* Start *
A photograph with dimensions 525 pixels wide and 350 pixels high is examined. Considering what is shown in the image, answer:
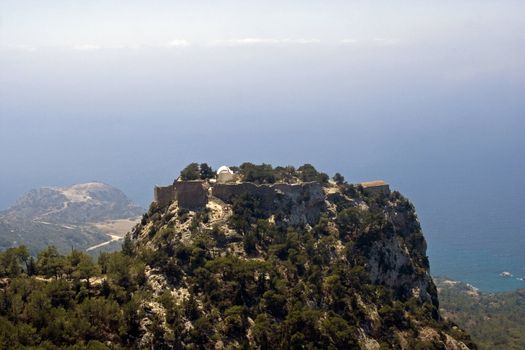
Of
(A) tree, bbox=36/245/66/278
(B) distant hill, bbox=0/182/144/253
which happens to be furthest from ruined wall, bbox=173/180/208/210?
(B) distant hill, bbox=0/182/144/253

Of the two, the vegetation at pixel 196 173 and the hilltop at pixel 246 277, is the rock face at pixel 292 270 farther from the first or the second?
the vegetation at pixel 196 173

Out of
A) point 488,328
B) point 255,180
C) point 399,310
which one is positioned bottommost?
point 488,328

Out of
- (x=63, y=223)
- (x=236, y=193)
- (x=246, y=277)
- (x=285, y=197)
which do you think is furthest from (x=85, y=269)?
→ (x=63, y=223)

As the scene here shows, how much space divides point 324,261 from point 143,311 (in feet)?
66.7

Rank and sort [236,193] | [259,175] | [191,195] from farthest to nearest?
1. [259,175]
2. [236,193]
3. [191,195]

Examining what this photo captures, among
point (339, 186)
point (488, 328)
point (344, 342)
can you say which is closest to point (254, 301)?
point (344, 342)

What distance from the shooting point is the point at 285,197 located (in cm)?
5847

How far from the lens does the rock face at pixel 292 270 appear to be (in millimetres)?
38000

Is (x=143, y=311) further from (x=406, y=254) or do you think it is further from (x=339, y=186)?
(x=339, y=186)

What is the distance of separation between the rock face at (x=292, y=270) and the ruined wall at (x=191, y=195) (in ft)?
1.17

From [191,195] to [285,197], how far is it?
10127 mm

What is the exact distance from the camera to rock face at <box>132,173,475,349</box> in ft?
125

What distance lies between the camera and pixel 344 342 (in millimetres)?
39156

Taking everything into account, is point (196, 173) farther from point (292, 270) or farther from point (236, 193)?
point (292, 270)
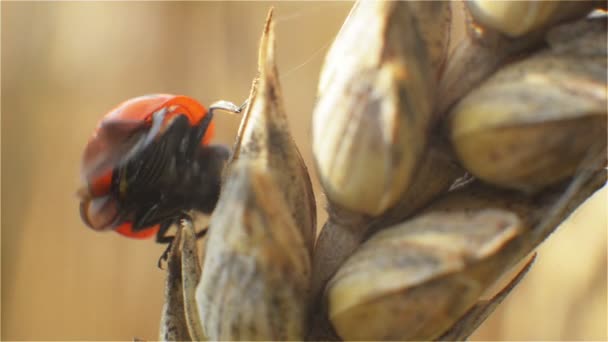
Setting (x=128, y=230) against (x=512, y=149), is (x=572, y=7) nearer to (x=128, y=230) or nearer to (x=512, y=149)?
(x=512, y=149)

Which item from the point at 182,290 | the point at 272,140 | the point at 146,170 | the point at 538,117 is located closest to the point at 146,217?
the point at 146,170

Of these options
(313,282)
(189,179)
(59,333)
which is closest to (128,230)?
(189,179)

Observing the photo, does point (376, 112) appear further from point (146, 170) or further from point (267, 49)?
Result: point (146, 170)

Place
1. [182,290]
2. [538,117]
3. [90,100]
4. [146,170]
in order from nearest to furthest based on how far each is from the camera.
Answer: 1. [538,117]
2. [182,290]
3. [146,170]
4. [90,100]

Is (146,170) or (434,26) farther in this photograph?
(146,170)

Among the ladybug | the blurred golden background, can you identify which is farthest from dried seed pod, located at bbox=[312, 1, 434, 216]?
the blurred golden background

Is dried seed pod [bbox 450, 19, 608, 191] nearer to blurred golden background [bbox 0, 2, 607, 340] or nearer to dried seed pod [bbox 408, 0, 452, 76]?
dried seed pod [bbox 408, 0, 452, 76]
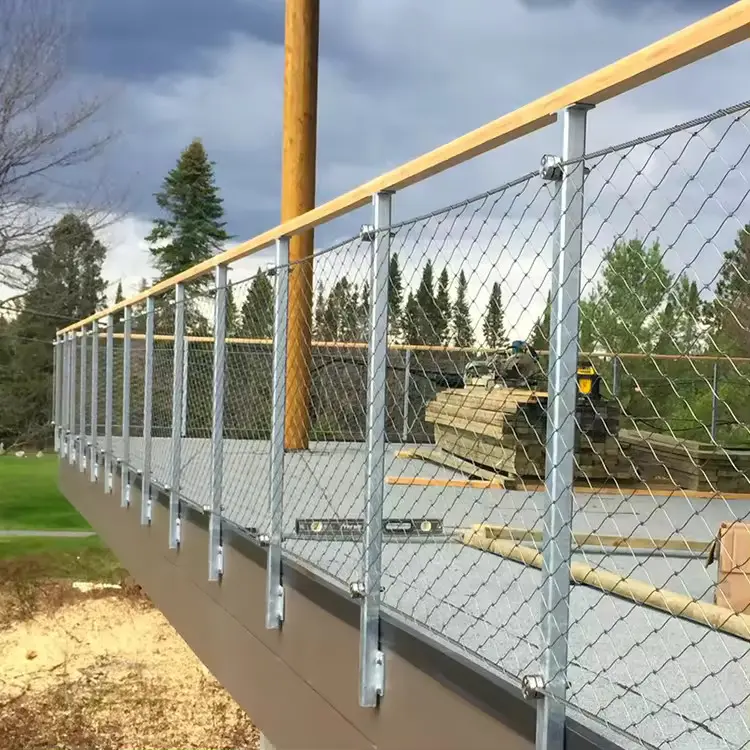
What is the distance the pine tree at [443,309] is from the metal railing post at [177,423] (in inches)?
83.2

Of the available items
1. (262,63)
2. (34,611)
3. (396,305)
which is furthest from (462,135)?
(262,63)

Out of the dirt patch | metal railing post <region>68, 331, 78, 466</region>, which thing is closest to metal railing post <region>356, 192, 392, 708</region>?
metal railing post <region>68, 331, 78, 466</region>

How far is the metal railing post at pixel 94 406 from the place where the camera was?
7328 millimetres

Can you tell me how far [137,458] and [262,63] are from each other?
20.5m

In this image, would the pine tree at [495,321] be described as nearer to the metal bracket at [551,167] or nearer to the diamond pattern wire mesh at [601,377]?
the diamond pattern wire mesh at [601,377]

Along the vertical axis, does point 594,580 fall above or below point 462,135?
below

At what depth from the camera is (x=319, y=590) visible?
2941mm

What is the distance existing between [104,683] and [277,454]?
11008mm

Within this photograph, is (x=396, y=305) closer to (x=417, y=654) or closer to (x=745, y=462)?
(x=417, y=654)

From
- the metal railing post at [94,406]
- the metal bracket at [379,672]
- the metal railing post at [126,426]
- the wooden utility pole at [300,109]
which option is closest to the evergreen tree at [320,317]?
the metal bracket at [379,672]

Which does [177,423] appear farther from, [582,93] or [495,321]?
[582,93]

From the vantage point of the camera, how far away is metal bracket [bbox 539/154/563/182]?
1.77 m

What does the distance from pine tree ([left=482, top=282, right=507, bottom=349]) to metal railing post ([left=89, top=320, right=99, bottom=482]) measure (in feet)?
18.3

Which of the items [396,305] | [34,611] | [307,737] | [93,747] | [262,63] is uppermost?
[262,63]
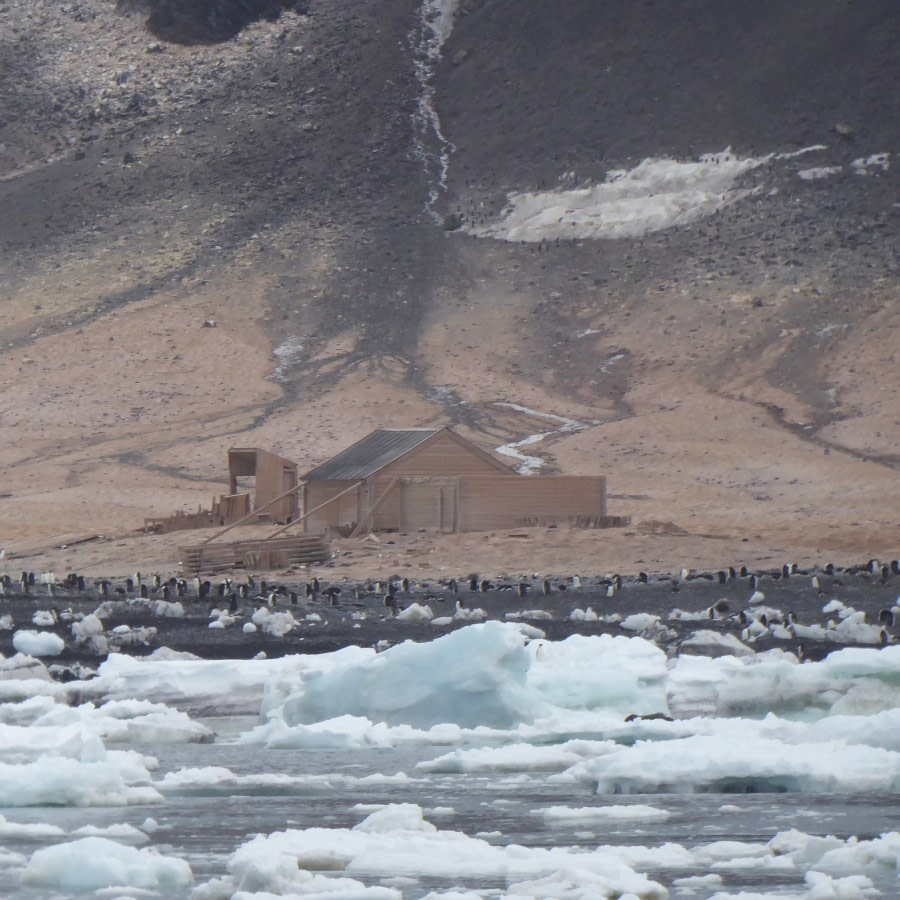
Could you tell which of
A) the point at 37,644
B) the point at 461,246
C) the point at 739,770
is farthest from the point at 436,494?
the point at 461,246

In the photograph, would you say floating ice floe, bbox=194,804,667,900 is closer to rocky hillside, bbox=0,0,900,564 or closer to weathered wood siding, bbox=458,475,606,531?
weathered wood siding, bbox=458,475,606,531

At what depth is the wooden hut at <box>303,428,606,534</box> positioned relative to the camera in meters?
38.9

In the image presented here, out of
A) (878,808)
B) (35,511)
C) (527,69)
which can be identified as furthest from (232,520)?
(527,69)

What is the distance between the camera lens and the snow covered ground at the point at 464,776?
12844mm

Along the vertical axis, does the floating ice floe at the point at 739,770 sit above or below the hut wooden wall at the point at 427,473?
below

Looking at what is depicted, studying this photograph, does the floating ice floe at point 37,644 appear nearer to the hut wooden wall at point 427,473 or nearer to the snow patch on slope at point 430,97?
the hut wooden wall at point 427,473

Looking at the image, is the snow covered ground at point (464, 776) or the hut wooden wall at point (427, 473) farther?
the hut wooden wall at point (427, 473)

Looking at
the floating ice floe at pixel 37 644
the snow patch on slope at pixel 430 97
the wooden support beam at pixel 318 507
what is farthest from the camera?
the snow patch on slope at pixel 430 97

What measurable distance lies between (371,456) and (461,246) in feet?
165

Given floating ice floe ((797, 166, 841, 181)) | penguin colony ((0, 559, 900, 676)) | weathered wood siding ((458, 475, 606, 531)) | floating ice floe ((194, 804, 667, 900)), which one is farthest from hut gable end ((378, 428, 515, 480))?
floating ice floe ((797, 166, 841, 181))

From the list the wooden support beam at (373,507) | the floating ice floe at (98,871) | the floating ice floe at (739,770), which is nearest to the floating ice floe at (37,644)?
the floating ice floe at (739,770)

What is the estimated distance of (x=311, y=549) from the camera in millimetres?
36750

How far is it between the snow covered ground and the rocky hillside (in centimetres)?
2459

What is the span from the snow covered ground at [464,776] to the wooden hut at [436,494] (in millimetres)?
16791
* End *
* Start *
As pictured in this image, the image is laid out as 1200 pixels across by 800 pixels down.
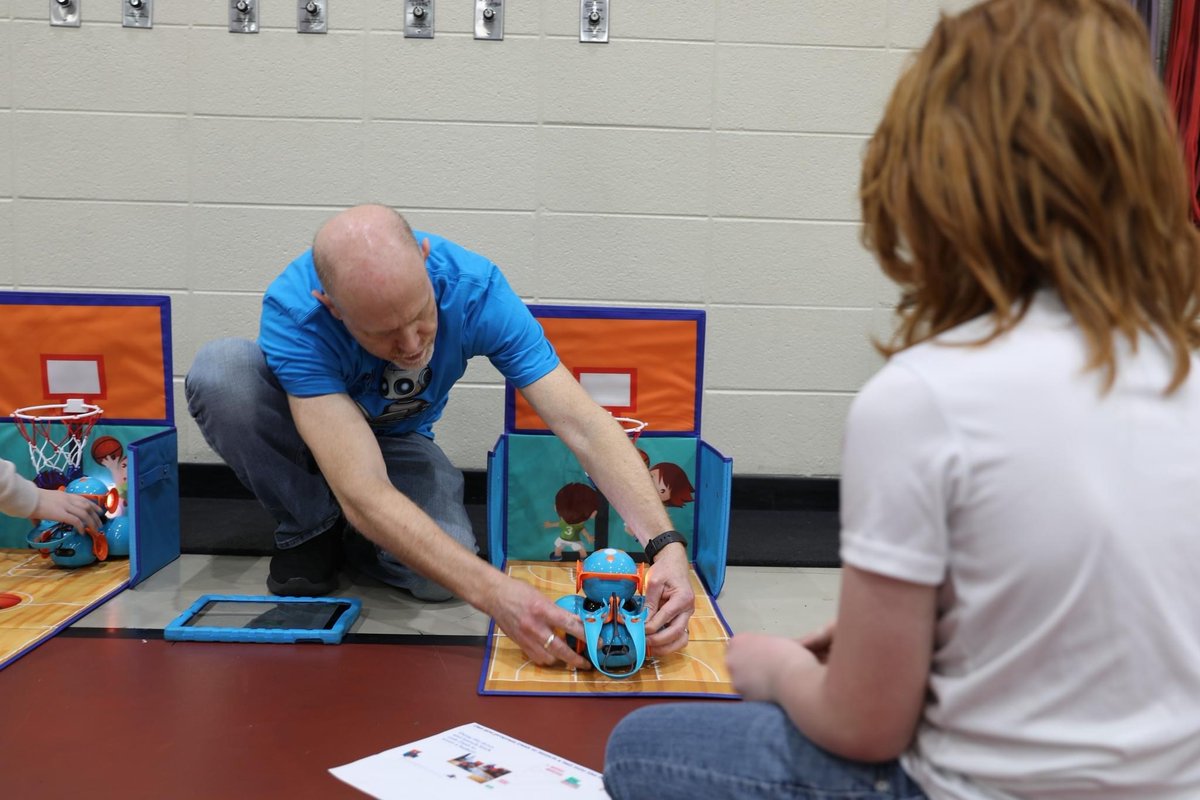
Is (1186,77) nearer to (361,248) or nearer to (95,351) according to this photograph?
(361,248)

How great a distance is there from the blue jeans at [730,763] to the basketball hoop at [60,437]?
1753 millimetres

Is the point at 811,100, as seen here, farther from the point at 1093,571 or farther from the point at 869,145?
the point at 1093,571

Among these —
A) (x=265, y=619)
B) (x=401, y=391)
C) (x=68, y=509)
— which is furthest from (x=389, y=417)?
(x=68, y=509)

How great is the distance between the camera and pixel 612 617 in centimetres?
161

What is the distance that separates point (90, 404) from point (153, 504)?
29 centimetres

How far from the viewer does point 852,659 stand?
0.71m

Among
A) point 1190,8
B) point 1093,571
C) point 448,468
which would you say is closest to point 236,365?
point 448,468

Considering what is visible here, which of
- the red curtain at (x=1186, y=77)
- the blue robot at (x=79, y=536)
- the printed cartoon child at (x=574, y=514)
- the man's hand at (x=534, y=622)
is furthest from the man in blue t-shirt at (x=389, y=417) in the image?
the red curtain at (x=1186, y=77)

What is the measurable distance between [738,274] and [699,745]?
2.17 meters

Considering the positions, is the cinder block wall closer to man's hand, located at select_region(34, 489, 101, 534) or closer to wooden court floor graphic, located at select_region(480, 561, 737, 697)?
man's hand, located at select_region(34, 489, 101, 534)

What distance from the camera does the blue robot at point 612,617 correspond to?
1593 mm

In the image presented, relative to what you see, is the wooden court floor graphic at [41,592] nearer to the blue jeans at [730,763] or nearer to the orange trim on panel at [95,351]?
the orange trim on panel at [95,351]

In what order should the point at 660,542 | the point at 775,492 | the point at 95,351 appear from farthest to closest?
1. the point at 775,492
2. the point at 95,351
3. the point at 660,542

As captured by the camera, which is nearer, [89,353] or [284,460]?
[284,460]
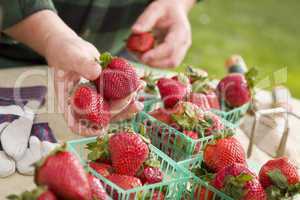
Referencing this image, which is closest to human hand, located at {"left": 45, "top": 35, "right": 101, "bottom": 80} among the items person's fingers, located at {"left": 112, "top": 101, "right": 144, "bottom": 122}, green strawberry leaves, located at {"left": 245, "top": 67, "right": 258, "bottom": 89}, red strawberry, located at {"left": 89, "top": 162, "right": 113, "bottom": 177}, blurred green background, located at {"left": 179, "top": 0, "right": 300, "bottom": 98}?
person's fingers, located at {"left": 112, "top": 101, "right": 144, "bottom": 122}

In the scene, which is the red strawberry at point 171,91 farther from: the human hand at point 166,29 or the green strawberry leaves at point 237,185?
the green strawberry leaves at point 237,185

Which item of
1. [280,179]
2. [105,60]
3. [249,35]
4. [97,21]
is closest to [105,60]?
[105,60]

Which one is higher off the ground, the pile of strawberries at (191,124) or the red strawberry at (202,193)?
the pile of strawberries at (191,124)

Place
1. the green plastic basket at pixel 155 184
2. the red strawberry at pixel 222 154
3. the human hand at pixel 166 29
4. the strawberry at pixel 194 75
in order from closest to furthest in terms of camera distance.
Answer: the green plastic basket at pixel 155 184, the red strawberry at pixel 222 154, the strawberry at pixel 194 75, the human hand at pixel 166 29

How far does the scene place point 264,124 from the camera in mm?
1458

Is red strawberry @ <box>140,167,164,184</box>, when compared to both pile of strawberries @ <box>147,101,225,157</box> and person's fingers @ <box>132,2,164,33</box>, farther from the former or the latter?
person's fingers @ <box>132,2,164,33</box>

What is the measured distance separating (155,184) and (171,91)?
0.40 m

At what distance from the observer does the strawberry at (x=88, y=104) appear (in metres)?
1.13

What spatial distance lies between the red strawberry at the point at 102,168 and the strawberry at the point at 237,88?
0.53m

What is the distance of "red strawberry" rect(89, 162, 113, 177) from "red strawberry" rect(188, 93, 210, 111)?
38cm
* End *
> [Required work] Find each line in the listing above that contains the word "court", and copy those lines out.

> [Exercise response]
Considering the positions, is the cinder block wall closer to man's hand, located at select_region(34, 489, 101, 534) or closer to wooden court floor graphic, located at select_region(480, 561, 737, 697)?
In the image presented, relative to what you see, is the wooden court floor graphic at [41,592] nearer to the blue jeans at [730,763] or nearer to the orange trim on panel at [95,351]?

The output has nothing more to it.